Jacqueline Lölling hat beim Weltcupfinale der Skeletonfahrerinnen ihren großen Vorsprung in der Gesamtwertung äußerst knapp ins Ziel gebracht. Die 25-Jährige von der RSG Hochsauerland belegte am Sonntag im achten und letzten Lauf in Sigulda/Lettland Platz acht und gewann die große Kristallkugel mit 1632 Punkten vor der Österreicherin Janine Flock (1614). Sigulda-Siegerin Jelena Nikitina aus Russland, die mit 51,85 Sekunden im ersten Lauf einen Bahnrekord aufgestellt hatte, konnte sich mit dem EM-Titel trösten. Die Europameisterschaft wurde innerhalb der beiden Weltcup-Läufe ausgetragen.

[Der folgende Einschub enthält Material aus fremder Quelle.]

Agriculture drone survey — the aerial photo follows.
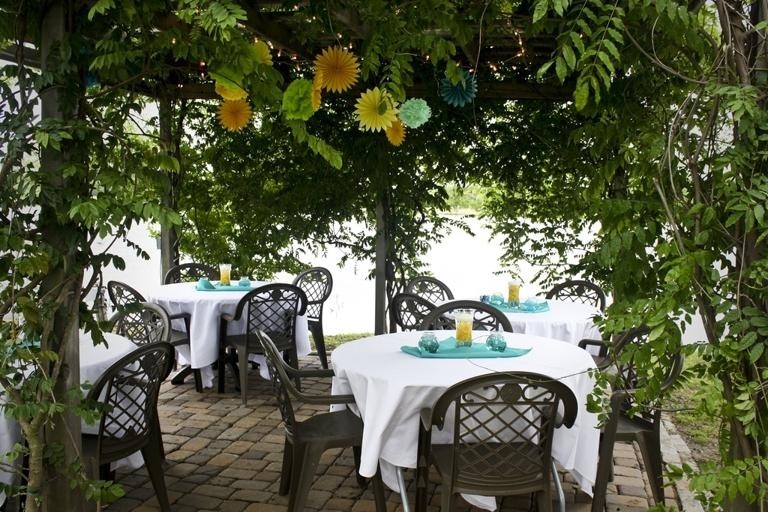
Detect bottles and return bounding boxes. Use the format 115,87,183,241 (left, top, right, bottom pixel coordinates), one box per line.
198,276,209,288
417,332,440,354
486,332,507,352
239,276,251,287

Neben den Skeletonfahrern trugen auch die Bobsportler in Sigulda ihre EM aus - und erneut waren die deutschen Schlittenfahrer erfolgreich: Christoph Hafer und Christian Hammers (Bad Feilnbach/Wiesbaden) gewannen Bronze im Zweier. Es gewannen die Lokalmatadoren Oskars Kibermanis und Matiss Miknis vor den Schweizern Simon Friedli und Gregory Jones. Die beiden Läufe waren zugleich Abschluss der Weltcupsaison. Francesco Friedrich (Oberbärenburg) hatte, nachdem er sich am Samstag vorzeitig den Gesamtweltcup im kleinen Schlitten gesichert hatte, auf einen Start am Sonntag verzichtet, um sich bereits auf die am kommenden Donnerstag, 20. Februar, beginnende Heim-WM in Altenberg vorzubereiten.